Evernote is a decent 'note taking' app. <http://evernote.com> . Microsoft
Onenote is okay as a standalone app, but has pretty nice integration with
Outlook and the rest of the MS Suite. Try it out if you are working at an
organization that's running MS products.

------
noodle
notepad2 might be a good choice, although not the complete solution you're
asking for.

------
pasbesoin
It doesn't fit your description of "a minimal text editor", but I"ve been
happy with the free and well supported ToDoList:

<http://www.codeproject.com/KB/applications/todolist2.aspx>

It supports fairly full featured, hierarchical to do lists. However, it also
has a rich text component for its comments, that supports the features you
describe. I use that component for quickie logs; Control-D inserts a timestamp
at the insertion point.

Again, I realize it doesn't precisely fit your description, but on the chance
you or another reader finds it of interest.

------
gojomo
If you can live with plain text (using conventions to simulate the formatting
you mention), emacs inside cygwin might be a good choice.

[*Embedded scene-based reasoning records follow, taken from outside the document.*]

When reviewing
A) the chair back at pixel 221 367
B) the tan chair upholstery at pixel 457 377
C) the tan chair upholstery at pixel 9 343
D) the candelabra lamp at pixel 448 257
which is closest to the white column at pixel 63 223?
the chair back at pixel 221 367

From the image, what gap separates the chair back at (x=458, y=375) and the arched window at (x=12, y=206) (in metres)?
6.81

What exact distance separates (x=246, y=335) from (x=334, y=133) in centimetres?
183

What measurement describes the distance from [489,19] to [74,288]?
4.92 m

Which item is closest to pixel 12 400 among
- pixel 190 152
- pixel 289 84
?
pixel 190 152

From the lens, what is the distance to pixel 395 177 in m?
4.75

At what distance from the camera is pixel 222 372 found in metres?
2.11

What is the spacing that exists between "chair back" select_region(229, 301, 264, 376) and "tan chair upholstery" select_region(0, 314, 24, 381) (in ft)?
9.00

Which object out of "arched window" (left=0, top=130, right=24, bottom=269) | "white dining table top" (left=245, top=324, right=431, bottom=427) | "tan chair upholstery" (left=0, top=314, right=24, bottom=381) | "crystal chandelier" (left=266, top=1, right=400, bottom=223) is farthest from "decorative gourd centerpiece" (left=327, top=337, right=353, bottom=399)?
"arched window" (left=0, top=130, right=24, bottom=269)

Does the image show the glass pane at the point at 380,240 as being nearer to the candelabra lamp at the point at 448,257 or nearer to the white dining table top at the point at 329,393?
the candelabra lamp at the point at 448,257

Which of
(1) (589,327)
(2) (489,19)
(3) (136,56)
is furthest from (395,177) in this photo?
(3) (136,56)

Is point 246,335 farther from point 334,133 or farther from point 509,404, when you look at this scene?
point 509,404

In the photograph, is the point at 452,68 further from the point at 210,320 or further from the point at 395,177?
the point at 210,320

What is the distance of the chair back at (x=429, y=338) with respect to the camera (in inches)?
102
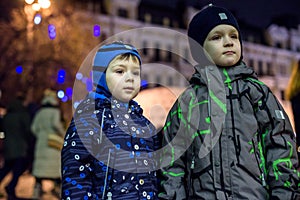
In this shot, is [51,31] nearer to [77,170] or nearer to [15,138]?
[15,138]

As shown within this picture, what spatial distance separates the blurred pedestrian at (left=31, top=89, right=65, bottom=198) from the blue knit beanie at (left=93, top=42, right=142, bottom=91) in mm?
4040

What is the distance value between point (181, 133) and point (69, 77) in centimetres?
1356

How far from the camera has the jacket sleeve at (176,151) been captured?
182 cm

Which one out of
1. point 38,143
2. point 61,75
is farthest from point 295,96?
point 61,75

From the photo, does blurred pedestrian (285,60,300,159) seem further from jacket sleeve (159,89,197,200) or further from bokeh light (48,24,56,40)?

(Well, I'm sure there's a way to create a highlight mode that includes your
formatting, but for just 'notes and task lists' plain text should be plenty.)

------
ddemchuk
Hey everyone, thanks for the replies. After digging for what was probably
longer than necessary, I think I've found the perfect solution:

<http://www.sgssoft.com/winpad/winpad.asp>

hopefully that app will help someone else who is in the same boat as me...